Repeat the material verbatim and drop the pictures.

┌─ EXERCISE MATERIAL

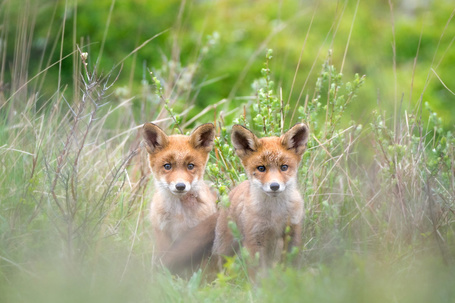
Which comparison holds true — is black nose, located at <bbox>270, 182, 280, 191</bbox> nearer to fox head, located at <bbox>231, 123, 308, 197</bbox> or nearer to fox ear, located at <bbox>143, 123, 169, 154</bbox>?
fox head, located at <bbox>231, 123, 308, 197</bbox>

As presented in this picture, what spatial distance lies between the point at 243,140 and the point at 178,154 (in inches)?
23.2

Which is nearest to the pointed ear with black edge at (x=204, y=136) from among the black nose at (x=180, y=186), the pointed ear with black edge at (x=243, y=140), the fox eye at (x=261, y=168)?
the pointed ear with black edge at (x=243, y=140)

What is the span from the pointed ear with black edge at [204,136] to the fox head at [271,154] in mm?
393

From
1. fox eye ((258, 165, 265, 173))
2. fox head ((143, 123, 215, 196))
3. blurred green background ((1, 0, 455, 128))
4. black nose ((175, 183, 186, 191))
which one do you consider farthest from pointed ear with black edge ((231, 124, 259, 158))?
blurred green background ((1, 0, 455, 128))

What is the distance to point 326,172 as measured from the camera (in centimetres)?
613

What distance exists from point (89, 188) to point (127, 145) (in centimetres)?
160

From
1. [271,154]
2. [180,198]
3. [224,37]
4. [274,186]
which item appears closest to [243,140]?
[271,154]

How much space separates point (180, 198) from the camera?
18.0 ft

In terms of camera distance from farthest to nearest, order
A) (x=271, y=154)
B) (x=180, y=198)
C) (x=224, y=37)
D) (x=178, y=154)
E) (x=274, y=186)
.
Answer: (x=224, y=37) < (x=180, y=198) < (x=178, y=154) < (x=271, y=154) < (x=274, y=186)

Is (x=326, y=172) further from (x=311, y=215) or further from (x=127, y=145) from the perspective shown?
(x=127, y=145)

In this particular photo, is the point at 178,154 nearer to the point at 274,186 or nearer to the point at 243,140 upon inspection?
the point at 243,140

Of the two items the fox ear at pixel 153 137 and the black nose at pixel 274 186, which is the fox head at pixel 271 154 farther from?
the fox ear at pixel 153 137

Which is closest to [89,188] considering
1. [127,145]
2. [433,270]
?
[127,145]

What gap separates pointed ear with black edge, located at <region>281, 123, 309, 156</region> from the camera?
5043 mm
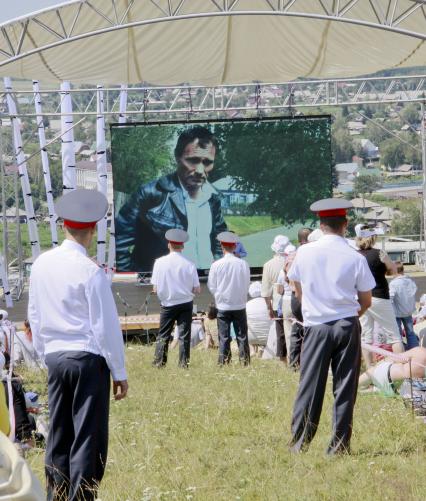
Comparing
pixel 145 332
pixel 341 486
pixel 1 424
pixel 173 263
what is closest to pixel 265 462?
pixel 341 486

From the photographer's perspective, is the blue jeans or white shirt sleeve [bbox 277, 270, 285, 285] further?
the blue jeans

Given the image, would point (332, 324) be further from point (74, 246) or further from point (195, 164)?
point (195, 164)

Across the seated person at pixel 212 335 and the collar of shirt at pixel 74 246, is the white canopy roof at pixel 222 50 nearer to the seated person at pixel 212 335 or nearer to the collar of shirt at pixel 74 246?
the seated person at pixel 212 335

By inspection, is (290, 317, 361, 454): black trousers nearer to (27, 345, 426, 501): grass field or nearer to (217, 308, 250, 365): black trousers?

└─

**OUTPUT FOR THIS TASK**
Which comparison holds true — is black nose, located at <bbox>270, 182, 280, 191</bbox> nearer to fox head, located at <bbox>231, 123, 308, 197</bbox> or nearer to fox ear, located at <bbox>143, 123, 169, 154</bbox>?
fox head, located at <bbox>231, 123, 308, 197</bbox>

As presented in this picture, what spatial distance lies between the point at 243,140 and the point at 178,154 (in inches)?
23.2

Which is nearest to the pointed ear with black edge at (x=204, y=136) from among the black nose at (x=180, y=186), the pointed ear with black edge at (x=243, y=140), the fox eye at (x=261, y=168)?
the pointed ear with black edge at (x=243, y=140)

What is the span from the pointed ear with black edge at [204,136] to the fox head at [271,154] in mm?
393

From
1. fox eye ((258, 165, 265, 173))
2. fox head ((143, 123, 215, 196))
3. blurred green background ((1, 0, 455, 128))
4. black nose ((175, 183, 186, 191))
which one do you consider farthest from pointed ear with black edge ((231, 124, 259, 158))?
blurred green background ((1, 0, 455, 128))

What is the distance to point 326,172 as measured from the camera (in centimetres)?
613

What distance exists from point (89, 188) to point (127, 145) (in centimetres)?
160

From
1. [271,154]
2. [180,198]
3. [224,37]
4. [274,186]
which item appears closest to [243,140]?
[271,154]

How much space separates point (180, 198) from the camera?
18.0 ft

In terms of camera distance from farthest to nearest, order
A) (x=271, y=154)
B) (x=180, y=198)
C) (x=224, y=37)
D) (x=178, y=154)
E) (x=274, y=186)
.
Answer: (x=224, y=37) < (x=180, y=198) < (x=178, y=154) < (x=271, y=154) < (x=274, y=186)

Is (x=326, y=172) further from (x=311, y=215) or further from (x=127, y=145) from the perspective shown?
(x=127, y=145)

In this particular photo, is the point at 178,154 nearer to the point at 274,186 or nearer to the point at 243,140 upon inspection?
the point at 243,140

Of the two items the fox ear at pixel 153 137 and the black nose at pixel 274 186, which is the fox head at pixel 271 154 farther from?
the fox ear at pixel 153 137

Which is closest to [89,188] considering
1. [127,145]
2. [433,270]
?
[127,145]

What gap separates pointed ear with black edge, located at <region>281, 123, 309, 156</region> from the camera?
5043 mm
Comparing
pixel 145 332
pixel 341 486
pixel 1 424
pixel 173 263
what is closest to pixel 265 462?
pixel 341 486

From the photographer's perspective, is the blue jeans or white shirt sleeve [bbox 277, 270, 285, 285] further?
the blue jeans

Given the image, would point (332, 324) be further from point (74, 246) or further from point (195, 164)?
point (195, 164)

Across the seated person at pixel 212 335 and the collar of shirt at pixel 74 246, is the white canopy roof at pixel 222 50 nearer to the seated person at pixel 212 335 or nearer to the collar of shirt at pixel 74 246?
the seated person at pixel 212 335

By inspection, is (290, 317, 361, 454): black trousers nearer to (27, 345, 426, 501): grass field or nearer to (217, 308, 250, 365): black trousers?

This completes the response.